* PROVIDED TEXT
It's Not About the Nail



There is a hilarious video that often comes up with our couples in counseling. Check it out:



What I find most hilarious about it (aside from the impeccable acting) is that it holds so very true to many of our relationships. In whatever conversation, (“the dishes are on the wrong side of the sink”, “You and your mother always plan things and tell me after!”, “I hate coleslaw.”) there are opportunities for either 1) connection or 2) disconnection. When a conversation ends in disconnection, couples often leave feeling lonely, misunderstood, angry and worst of all… they are storing up a slew of extra-ammunition for the next time they have an IMPORTANT fight to sling at their partner.

In our work with couples, we teach them how to fight (yes, we support fighting here!), in ways that leave them feeling connected, or at the very least, understood.


Why is connection so important? Because we are basically wolves, pack animals that need each other, if not to survive, at least to share the burden and experience a sense of belonging (to use Brene Brown's term). But how do we get there? There are two skills we highlight in the first sessions of couples work: Listening and Validating.

Let’s discuss listening first. The fact is, most of us don’t do it. Most of us, rather than listening, are busy thinking through what we’re going to say in defense, or perhaps even cutting the other person off mid-sentence and not hearing any of it! Here are two skills we teach to help with this:


Pregnant Pause: It’s coined such, because it should last for nine seconds! That is to say, when you think someone is ‘done talking’ wait… for… 9… seconds! Yes! I’m actually asking you to count it. You’ll find that either 1. they're not done talking and you’ll find you’ve provided them space to explain their thoughts more fully, or 2. what they were trying to communicate was entirely different than what you ASSUMED they were trying to communicate in the first two sentences of their monologue. This will provide you more clarity to better aim your response.


Paraphrasing: Okay, hang in there with me on this one. I remember learning this in grad school and you’ll HATE it when you start doing it. It’ll feel disingenuous. It quite literally is repeating back what you heard the other person say. It’s amazing when I have couples do this how often they heard something completely different than what was said! Paraphrasing gives you a chance to clarify you understood correctly and allows your partner to correct any misunderstandings. I mean, if you’re gonna argue, at least argue about what the actual argument is!

* MATERIAL
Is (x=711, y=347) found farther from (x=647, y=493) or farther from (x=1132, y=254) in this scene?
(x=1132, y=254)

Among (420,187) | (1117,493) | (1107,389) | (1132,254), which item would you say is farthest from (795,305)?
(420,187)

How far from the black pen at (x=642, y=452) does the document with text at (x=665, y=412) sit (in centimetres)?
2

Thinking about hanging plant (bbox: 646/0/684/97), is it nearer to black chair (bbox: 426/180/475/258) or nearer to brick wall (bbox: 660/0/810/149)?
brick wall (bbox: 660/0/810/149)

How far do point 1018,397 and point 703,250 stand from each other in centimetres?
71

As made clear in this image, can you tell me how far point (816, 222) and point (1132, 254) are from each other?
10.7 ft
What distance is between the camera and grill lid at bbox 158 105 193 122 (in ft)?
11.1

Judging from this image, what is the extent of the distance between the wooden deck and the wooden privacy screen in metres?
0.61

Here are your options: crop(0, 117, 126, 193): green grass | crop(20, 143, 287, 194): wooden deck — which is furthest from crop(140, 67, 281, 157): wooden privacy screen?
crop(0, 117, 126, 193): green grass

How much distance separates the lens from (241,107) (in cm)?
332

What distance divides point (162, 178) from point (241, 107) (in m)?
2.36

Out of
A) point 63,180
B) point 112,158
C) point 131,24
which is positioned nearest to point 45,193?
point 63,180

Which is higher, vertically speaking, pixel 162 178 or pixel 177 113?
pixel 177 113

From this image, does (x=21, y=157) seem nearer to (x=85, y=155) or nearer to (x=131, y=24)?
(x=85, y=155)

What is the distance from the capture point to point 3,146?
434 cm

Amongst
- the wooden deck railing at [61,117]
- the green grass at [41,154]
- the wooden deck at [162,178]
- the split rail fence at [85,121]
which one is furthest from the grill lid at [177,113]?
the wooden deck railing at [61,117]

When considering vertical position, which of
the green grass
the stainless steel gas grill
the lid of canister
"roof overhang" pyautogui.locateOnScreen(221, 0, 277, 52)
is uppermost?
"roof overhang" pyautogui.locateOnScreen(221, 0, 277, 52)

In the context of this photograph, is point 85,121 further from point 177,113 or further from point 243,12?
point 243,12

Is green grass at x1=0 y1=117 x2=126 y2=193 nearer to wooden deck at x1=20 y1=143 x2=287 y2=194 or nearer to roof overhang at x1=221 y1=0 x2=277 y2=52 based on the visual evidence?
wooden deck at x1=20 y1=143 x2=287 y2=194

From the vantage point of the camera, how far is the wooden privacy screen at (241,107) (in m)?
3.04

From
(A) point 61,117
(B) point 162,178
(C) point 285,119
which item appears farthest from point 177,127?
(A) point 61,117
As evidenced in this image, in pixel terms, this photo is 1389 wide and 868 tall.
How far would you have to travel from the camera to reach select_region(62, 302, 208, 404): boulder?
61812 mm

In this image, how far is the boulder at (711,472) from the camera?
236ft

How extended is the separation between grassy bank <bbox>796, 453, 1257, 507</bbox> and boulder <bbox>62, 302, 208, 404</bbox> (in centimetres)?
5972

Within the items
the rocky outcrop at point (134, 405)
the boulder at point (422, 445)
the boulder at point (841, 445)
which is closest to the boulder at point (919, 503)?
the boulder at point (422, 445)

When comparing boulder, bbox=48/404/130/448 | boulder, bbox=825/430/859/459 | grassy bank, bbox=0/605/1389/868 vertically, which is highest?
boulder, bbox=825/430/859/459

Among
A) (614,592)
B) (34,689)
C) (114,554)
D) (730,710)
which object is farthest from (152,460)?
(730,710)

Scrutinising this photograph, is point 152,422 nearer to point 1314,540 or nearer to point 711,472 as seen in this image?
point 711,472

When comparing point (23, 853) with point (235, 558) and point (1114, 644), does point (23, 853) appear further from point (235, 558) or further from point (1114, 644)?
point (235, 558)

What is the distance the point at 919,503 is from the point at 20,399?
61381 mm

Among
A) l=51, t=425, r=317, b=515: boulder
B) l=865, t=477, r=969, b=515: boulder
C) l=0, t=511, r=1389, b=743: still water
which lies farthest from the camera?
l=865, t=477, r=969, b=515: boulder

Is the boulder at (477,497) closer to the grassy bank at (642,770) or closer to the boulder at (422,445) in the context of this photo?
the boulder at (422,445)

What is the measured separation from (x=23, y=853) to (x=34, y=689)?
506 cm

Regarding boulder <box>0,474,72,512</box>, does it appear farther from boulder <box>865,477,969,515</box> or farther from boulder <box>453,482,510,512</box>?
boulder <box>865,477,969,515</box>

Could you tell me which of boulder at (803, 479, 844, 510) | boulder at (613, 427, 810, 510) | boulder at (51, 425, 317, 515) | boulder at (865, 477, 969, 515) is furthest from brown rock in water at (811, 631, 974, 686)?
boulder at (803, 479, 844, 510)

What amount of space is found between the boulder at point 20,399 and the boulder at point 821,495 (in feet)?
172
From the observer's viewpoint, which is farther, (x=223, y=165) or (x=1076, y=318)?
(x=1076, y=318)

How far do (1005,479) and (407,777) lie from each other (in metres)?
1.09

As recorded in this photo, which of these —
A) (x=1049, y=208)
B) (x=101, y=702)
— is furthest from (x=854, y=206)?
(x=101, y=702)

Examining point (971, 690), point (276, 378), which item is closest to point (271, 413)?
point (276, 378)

* DIRECTION 1
List the example conversation lines that the couples counseling post quotes as chances for connection or disconnection.
* DIRECTION 2
According to the couples counseling post, how long should the Pregnant Pause last?
* DIRECTION 3
Reproduce the part of the couples counseling post that begins at the words "There is a hilarious" and stops after "very least, understood.".

* FINAL RESULT 1
- "the dishes are on the wrong side of the sink"
- "You and your mother always plan things and tell me after!"
- "I hate coleslaw."

* FINAL RESULT 2
Nine seconds.

* FINAL RESULT 3
There is a hilarious video that often comes up with our couples in counseling. Check it out:



What I find most hilarious about it (aside from the impeccable acting) is that it holds so very true to many of our relationships. In whatever conversation, (“the dishes are on the wrong side of the sink”, “You and your mother always plan things and tell me after!”, “I hate coleslaw.”) there are opportunities for either 1) connection or 2) disconnection. When a conversation ends in disconnection, couples often leave feeling lonely, misunderstood, angry and worst of all… they are storing up a slew of extra-ammunition for the next time they have an IMPORTANT fight to sling at their partner.

In our work with couples, we teach them how to fight (yes, we support fighting here!), in ways that leave them feeling connected, or at the very least, understood.